Workers fading? Here’s how to bring them back

by Managing People at Work on September 4, 2014

frustrated workerRecognizing signs that discontent is brewing or that your staff is stressed out can be the first step in making important changes to get your team back on track. Watch for these warnings before the situation gets out of hand:

1. Absenteeism

Noticing a surge in sick days and requests for time off? Employees may be job hunting and interviewing elsewhere, suffering from exhaustion, or having trouble facing a bad work environment. Whatever the reason, the result is the same: lost productivity.

2. Short tempers

Are disagreements among staff members becoming more frequent and heated? Overburdened workers are quicker to snap at one another as well as at any additional demands on their schedules. The behavior may even spill into interactions with clients, jeopardizing the company’s image and success.

3. Quietness

Are new ideas or requests met with deafening silence? While some folks express dissatisfaction through loud ob­­­jections or hostility, others simply seethe. Failure to offer opinions or seek more information also could signal that workers lack interest in their jobs, have “checked out,” or feel like their voices will be ignored, so why bother speaking up?

4. Lack of socializing

Is the only action around the water cooler someone actually getting a drink? Happy employees tend to seek out friendly interactions with colleagues before and after work, at breaks or lunch, and at company gatherings. A quick test: Notice the atmosphere before your next staff meeting starts.
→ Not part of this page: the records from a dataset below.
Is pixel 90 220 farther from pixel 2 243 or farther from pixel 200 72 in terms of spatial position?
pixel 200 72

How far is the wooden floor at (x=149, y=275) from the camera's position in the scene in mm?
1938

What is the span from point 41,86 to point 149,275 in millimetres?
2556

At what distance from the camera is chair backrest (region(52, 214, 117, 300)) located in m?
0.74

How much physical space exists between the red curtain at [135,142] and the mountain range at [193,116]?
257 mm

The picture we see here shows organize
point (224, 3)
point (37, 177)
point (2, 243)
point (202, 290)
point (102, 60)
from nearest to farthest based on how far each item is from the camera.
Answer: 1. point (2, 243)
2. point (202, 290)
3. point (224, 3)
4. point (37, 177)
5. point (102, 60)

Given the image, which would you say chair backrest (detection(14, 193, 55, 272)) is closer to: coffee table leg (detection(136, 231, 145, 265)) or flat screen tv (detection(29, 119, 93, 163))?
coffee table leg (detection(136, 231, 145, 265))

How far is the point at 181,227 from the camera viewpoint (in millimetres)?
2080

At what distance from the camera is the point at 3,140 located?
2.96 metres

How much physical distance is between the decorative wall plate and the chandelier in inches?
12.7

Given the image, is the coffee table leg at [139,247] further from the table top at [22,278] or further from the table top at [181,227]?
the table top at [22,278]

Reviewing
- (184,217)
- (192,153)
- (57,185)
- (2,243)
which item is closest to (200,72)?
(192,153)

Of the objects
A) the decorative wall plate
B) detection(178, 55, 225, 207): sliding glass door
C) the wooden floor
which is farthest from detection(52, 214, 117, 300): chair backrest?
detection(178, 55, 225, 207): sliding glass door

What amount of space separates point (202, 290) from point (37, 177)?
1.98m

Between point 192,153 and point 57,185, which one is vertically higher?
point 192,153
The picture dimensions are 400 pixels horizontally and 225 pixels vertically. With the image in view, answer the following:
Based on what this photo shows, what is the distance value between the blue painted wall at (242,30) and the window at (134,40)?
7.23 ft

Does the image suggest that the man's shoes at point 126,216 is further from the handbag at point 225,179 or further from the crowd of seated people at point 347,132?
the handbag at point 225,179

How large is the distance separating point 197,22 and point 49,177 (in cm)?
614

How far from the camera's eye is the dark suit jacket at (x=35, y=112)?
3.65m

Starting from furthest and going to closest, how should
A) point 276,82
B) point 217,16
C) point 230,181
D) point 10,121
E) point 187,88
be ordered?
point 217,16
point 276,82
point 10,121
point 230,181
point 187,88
Is there easy chatter across the conference table, or do people appear as strangers absorbed in their own thoughts or cellphones?

5. Reluctance to help

Does your sign-up sheet for volunteers for the company mentoring program remain blank? Workers who already have too much on their plates can be leery about additional commitments. Likewise, an unhappy employee may be less willing to put effort toward anything he or she deems as “not my job”—an attitude detrimental to teamwork.

Taking action

As a leader, it is critical to get to the heart of what is going on. Though such conversations can be challenging, the temporary discomfort is worth the long-term benefit.

“One happy person can affect a thousand people,” says Jackie Ruka, author of Get Happy and Create a Kick Butt Life! and founder of the Get Happy Zone—a personal and professional development organization. “An unhappy person can often have a similar and more deleterious effect.”

Ruka notes that happier employees are more productive and willing to work toward an organization’s goals and mission. Translated into numerical terms, she states that a mere 1% rise in productivity can increase sales $80,000 to $120,000 per month in a midsize organization.

Anger management and conflict resolution expert Janet Pfeiffer, president and CEO of Pfeiffer Power Seminars, suggests assembling your group and asking each person to identify three things they are unhappy about and what improvement they would like to see. While not all recommended changes may be possible, the team may be able to come up with feasible solutions. At the very least, a good manager will help employees learn how to better work under the current conditions.

Pfeiffer also sees value in one-on-one discussions to make certain each employee has the proper training, materials, time and help to complete tasks.

“By taking the time to speak with each worker, the manager demonstrates a real concern for the well-being of each person and not simply production,” Pfeiffer says. “When employees feel valued, listened to, and their needs are considered a priority, they are more willing to work hard and go the extra mile when needed. This one simple strategy benefits each worker as well as the company in general.”

Finally, reflect a moment on your own happiness level. Your attitude and behavior set a tone, so consider the effort spent on increasing your well-being to be an investment in your team’s satisfaction, too.